Caro Domani, mio nonno contadino (sopravvissuto ad Auschwitz) mi ha insegnato a dire “No” alle ingiustizie
31-01-2011
di
Stefano Banali, Verona
Questa è una piccola storia veronese. È la storia di mio nonno e dei suoi racconti a me da bambino. Mio nonno, Angelo Banali, era nato nel 1889 a Verona. Trovatello e di lavoro stradino, catturato e prigionierio nei pressi del Piave durante la prima guerra mondiale e mandato a costruire trincee per fare da bersaglio per i cecchini italiani, sopravvissuto e tornato a Verona, si è sempre rifiutato di andare in piazza a cantare “Faccetta Nera” durante il fascismo, e per il suo essere semplice comunista ricevette in regalo due litri di olio di ricino e manganellate sulle costole alla settimana (raccontava mia nonna).

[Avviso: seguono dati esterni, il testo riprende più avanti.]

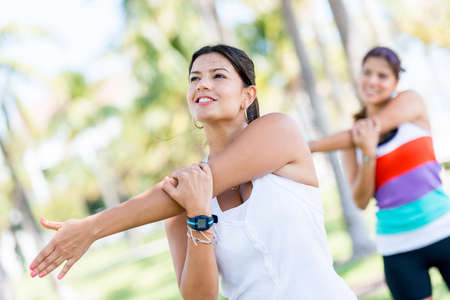 Athletic women stretching her arms at the park photo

Troppo vecchio per essere mandato in guerra, venne deportato con le tradotte di ebrei (e non solo ebrei) veronesi prima a Terezin in Repubblica Ceka e poi ad Auschwitz, dove si salvò perchè, avendo imparato un po’ di tedesco durante la prima prigionia, alla domanda di chi sapesse lavorare il ferro rispose ad alta voce: “io”. Era un uomo molto magro, un buon contadino come tanti all’epoca, conosceva le erbe e quindi si salvò – a detta sua – perchè sapeva raccogliere le erbe giuste e le faceva bollire in latte usate.

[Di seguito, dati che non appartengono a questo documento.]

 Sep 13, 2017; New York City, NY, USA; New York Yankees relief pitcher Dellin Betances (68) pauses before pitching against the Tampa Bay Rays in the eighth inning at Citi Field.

Non ha mai voluto parlare molto della deportazione, ma mia nonna mi raccontò che un anno dopo la fine della guerra, quando lei ormai lo dava per morto, vide un uomo da lontano, barcollante, con i piedi fasciati di stracci. Era lui. Visse ancora nel suo sigillato e pesante silenzio parecchi anni dopo il suo ritorno. Avevo 8 anni quando lo vedevo a letto con una lenta ma inesorabile malattia dovuta ai patimenti del freddo in Polonia. Se ne andò come tanti nostri cari in silenzio e la sua storia non è diversa da quella di tanti altri ma non per questo di poco valore.

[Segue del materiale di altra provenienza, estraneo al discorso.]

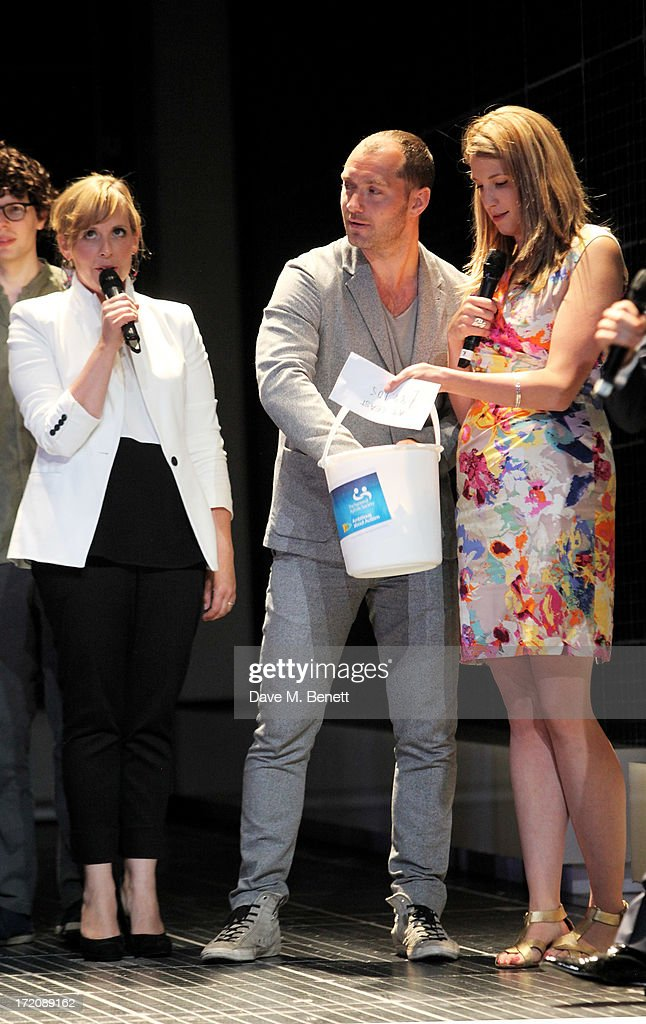 Mel Giedroyc, Jude Law and Katy Rudd speak on stage at 'A Curious Night at the Theatre', a charity gala evening to raise funds for Ambitious about Autism and The National Autistic Society, at The Apollo Theatre on July 1, 2013 in London, England.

Mio nonno per me è sempre stato un eroe e mi ha insegnato con il suo breve esempio il valore degli ideali e la propria onestà. Vittima di un potere che non poteva assecondare perchè portava con se la memoria di un precendete periodo bellico e le carneficine in nome del Re, diverso, perchè semplice ma non così stupido da credere ai proclami di grandezza e benessere del fascismo, subì la stessa sorte di milioni di altri esseri innocenti.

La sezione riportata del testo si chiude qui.